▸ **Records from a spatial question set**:
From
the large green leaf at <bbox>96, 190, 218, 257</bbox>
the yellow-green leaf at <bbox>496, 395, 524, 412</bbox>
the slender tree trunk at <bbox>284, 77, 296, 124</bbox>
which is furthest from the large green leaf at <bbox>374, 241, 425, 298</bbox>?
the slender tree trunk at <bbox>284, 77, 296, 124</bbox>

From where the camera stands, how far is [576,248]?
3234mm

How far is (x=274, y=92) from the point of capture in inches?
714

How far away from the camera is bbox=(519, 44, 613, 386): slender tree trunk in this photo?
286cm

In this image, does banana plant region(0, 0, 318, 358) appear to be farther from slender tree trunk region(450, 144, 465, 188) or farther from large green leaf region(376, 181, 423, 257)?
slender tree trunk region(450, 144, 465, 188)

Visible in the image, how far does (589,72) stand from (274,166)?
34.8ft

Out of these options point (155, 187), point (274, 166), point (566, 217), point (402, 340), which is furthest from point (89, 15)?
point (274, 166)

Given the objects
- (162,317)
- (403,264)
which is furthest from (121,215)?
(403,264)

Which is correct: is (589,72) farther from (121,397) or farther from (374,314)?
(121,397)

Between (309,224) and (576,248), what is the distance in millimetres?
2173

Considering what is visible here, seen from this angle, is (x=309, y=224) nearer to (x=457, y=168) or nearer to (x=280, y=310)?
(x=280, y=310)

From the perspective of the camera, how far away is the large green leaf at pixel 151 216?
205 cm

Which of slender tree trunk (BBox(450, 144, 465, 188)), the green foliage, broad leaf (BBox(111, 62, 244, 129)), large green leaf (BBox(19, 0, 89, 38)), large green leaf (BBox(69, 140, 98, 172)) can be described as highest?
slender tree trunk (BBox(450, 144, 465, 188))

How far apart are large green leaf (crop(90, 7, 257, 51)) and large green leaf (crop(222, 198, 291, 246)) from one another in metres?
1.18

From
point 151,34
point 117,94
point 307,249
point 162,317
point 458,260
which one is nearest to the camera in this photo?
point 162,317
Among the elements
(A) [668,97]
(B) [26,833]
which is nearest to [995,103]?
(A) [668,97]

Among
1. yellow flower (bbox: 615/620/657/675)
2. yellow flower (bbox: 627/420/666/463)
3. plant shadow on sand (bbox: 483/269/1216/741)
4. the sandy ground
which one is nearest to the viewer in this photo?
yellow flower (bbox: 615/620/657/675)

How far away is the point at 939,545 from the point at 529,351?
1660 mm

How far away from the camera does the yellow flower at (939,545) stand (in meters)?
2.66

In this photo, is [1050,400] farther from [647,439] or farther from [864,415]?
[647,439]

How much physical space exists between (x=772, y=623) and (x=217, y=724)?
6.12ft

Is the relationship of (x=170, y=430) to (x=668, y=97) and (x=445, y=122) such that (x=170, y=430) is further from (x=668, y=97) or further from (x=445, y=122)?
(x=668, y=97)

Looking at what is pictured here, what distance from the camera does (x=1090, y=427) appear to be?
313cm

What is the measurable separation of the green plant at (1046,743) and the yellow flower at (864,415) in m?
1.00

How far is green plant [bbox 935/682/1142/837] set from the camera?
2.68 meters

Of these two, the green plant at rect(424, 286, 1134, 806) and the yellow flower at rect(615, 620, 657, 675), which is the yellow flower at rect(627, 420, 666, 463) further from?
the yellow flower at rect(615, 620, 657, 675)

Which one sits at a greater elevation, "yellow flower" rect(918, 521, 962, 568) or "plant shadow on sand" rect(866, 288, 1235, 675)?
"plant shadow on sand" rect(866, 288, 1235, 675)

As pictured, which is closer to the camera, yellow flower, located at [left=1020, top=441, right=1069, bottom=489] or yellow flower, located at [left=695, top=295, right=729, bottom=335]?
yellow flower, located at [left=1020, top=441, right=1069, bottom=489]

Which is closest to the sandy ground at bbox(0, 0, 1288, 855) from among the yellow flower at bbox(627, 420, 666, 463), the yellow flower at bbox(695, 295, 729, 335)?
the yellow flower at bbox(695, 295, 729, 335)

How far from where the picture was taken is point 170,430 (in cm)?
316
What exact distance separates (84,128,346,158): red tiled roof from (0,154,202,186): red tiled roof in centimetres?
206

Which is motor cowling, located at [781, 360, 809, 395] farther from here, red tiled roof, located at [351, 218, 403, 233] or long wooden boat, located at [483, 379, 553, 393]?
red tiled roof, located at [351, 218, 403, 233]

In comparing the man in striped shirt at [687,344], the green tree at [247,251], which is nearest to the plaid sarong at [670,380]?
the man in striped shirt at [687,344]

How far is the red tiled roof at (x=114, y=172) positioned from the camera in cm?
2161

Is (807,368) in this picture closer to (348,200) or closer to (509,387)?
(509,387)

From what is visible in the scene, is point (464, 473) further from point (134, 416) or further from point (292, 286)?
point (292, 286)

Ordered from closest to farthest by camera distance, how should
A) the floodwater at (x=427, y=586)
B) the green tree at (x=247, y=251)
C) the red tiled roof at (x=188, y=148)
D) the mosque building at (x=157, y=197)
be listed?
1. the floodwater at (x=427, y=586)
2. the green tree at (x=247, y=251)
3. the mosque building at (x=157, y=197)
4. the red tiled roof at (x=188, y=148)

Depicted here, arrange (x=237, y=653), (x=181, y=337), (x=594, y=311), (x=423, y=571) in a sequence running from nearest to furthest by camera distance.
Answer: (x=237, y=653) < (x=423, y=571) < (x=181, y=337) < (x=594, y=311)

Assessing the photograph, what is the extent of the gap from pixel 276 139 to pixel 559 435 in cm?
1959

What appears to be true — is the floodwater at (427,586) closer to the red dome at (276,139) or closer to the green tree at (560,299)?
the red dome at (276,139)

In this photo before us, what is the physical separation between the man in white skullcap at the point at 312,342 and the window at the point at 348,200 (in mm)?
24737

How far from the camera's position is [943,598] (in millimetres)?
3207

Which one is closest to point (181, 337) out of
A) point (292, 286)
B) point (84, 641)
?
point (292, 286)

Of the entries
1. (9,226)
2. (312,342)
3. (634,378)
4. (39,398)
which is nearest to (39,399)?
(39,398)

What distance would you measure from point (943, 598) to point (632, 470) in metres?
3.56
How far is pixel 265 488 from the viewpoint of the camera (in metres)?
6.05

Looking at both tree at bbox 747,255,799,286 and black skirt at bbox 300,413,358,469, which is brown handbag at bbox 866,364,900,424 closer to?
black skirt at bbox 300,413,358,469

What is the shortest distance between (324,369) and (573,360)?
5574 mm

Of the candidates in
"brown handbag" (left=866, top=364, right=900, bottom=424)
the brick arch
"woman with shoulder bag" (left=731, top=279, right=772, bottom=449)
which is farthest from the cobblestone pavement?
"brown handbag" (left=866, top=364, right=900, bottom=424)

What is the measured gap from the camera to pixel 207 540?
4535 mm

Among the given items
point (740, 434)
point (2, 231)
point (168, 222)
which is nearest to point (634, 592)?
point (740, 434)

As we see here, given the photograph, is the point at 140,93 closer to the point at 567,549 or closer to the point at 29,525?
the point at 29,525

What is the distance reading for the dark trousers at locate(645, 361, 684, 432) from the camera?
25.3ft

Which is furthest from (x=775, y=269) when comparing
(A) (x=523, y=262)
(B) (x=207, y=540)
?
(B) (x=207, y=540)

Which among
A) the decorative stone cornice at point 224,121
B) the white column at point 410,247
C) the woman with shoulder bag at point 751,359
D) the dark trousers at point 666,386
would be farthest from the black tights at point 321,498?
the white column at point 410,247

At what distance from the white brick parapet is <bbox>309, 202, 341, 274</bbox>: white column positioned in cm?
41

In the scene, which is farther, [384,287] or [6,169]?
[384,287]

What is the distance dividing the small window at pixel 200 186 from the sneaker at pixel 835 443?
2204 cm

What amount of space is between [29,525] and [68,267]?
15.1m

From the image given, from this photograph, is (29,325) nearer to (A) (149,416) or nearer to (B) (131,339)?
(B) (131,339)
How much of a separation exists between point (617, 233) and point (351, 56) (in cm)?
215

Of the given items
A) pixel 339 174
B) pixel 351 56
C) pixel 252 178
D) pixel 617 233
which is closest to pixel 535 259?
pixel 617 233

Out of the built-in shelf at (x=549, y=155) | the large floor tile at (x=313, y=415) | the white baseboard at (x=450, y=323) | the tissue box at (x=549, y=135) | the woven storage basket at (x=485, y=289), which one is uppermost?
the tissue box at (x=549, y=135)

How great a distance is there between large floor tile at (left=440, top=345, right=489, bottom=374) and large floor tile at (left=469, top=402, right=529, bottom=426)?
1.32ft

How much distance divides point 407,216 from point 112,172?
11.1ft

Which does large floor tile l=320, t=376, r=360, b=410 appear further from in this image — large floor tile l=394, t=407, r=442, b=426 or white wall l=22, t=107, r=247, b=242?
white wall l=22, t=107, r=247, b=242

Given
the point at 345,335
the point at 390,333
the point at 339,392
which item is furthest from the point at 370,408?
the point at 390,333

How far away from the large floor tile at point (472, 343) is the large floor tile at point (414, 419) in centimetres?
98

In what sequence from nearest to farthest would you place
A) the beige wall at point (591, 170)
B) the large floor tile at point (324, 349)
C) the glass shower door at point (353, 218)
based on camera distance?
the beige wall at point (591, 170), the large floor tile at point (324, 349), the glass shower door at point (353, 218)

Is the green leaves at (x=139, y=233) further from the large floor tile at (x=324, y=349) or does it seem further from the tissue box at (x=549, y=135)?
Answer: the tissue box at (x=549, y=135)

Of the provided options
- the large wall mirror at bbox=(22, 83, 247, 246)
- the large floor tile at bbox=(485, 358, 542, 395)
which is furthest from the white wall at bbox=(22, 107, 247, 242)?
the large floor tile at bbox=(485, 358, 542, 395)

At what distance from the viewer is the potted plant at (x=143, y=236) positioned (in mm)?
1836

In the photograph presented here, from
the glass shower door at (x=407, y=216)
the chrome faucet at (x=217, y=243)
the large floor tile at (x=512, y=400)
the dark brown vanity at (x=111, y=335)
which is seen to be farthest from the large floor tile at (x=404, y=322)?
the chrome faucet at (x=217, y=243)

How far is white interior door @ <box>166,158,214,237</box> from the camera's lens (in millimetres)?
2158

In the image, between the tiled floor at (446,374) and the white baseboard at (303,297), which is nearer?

▸ **THE EXERCISE**:
Nothing outside the span should appear: transcribe the lines from the one containing "In what sequence" through the last line of the records.

▸ **ANSWER FOR THIS EXERCISE**:
In what sequence from nearest to farthest would you place
A) the beige wall at point (591, 170)
B) the large floor tile at point (324, 349)
C) the glass shower door at point (353, 218)
based on camera distance?
the beige wall at point (591, 170), the large floor tile at point (324, 349), the glass shower door at point (353, 218)

Is the green leaves at (x=139, y=233) further from the large floor tile at (x=324, y=349) or does it seem further from the tissue box at (x=549, y=135)?
Answer: the tissue box at (x=549, y=135)

Of the provided options
- the large wall mirror at bbox=(22, 83, 247, 246)
- the large floor tile at bbox=(485, 358, 542, 395)
which is furthest from the white wall at bbox=(22, 107, 247, 242)?
the large floor tile at bbox=(485, 358, 542, 395)

At what distance from the viewer is the potted plant at (x=143, y=236) positioned (in mm)?
1836

In the photograph presented here, from
the glass shower door at (x=407, y=216)
the chrome faucet at (x=217, y=243)
the large floor tile at (x=512, y=400)
the dark brown vanity at (x=111, y=335)
which is seen to be farthest from the large floor tile at (x=404, y=322)?
the chrome faucet at (x=217, y=243)

How far is white interior door @ <box>166,158,214,237</box> from the camera's lens (in millimetres)?
2158

In the image, between the tiled floor at (446,374) and the white baseboard at (303,297), which is nearer?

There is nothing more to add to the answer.